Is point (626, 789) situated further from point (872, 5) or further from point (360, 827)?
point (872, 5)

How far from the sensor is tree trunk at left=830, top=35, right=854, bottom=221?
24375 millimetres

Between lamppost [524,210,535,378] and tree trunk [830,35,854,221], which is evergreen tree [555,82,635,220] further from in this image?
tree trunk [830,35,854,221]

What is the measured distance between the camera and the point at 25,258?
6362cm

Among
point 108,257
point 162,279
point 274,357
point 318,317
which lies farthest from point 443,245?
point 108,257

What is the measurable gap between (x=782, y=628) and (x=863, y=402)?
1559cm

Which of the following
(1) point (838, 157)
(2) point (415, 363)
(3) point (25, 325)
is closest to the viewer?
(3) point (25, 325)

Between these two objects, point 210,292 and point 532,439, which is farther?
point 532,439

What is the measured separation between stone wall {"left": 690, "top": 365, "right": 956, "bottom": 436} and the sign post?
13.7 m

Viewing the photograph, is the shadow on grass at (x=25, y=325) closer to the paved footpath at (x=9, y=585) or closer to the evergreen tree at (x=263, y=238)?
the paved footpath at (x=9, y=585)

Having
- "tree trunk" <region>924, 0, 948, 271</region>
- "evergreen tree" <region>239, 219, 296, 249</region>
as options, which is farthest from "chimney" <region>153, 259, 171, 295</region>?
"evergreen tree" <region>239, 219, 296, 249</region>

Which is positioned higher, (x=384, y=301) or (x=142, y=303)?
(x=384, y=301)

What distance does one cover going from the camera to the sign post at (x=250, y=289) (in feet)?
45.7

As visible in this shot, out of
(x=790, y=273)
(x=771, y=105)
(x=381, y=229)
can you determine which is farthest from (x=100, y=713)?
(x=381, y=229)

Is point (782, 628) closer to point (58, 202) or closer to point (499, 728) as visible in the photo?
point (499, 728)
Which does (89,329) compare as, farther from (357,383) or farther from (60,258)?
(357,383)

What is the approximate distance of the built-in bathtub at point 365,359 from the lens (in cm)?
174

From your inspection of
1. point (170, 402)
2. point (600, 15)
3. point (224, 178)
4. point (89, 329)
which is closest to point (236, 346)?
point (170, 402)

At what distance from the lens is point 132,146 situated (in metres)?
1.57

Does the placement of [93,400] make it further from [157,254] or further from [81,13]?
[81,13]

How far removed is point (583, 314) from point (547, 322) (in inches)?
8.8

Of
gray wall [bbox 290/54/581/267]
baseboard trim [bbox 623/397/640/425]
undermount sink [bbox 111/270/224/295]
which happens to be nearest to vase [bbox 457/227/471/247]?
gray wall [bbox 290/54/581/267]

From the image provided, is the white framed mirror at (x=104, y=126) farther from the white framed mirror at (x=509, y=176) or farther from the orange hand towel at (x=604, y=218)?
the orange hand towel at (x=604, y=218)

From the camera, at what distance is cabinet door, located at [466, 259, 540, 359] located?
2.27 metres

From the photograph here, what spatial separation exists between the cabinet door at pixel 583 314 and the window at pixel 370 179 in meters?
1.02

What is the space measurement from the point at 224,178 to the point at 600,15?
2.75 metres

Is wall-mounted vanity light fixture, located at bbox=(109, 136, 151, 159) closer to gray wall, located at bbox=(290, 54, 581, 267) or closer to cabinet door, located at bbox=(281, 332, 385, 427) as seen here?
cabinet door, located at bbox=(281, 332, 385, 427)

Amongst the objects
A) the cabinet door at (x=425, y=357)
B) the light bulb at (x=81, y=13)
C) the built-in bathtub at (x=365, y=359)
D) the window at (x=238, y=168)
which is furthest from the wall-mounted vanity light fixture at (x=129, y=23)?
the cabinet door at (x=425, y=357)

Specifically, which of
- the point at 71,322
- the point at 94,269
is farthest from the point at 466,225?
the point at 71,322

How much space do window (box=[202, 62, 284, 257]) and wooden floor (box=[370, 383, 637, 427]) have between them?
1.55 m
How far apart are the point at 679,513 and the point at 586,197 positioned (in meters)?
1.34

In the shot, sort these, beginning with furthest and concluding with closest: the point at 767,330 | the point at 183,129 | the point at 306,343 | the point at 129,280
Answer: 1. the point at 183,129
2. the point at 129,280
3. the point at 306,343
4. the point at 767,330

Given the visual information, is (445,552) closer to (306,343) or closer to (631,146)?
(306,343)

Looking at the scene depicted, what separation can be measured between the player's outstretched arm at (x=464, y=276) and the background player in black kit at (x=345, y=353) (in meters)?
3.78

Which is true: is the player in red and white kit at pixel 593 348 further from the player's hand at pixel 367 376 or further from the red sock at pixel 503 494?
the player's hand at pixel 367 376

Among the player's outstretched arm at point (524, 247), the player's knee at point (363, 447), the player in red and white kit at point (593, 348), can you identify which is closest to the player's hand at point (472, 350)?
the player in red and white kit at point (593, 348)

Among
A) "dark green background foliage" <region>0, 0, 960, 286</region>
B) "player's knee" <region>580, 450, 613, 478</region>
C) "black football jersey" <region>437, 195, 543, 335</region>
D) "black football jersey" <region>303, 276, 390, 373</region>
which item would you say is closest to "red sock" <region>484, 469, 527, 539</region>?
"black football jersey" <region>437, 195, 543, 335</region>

= What is asked =
Can you repeat the records word for word, beginning at the line that contains "Specifically, which of" and continuing through the end of the records?

= Complete output =
Specifically, which of
- the point at 71,322
- the point at 94,269
is farthest from the point at 466,225?
the point at 71,322

How much space do window (box=[202, 62, 284, 257]) and wooden floor (box=[370, 383, 637, 427]) have between them?
1.55 m
How far apart are the point at 679,513 and the point at 586,197 positioned (in meters)?
1.34

In the shot, sort these, beginning with furthest and concluding with closest: the point at 767,330 | the point at 183,129 | the point at 306,343 | the point at 129,280
Answer: 1. the point at 183,129
2. the point at 129,280
3. the point at 306,343
4. the point at 767,330

Given the visual information, is (445,552) closer to (306,343) or closer to (631,146)?
(306,343)

Looking at the scene depicted, what separation can be measured between the player's outstretched arm at (x=464, y=276) and the background player in black kit at (x=345, y=353) (in meters)?
3.78

Which is true: is the player in red and white kit at pixel 593 348 further from the player's hand at pixel 367 376 or further from the red sock at pixel 503 494?
the player's hand at pixel 367 376

Among the player's outstretched arm at point (524, 247), the player's knee at point (363, 447), the player in red and white kit at point (593, 348), can you identify which is closest to the player's hand at point (472, 350)?
the player in red and white kit at point (593, 348)

Among
A) "dark green background foliage" <region>0, 0, 960, 286</region>
B) "player's knee" <region>580, 450, 613, 478</region>
C) "black football jersey" <region>437, 195, 543, 335</region>
D) "black football jersey" <region>303, 276, 390, 373</region>
which item would you say is closest to "red sock" <region>484, 469, 527, 539</region>?
"black football jersey" <region>437, 195, 543, 335</region>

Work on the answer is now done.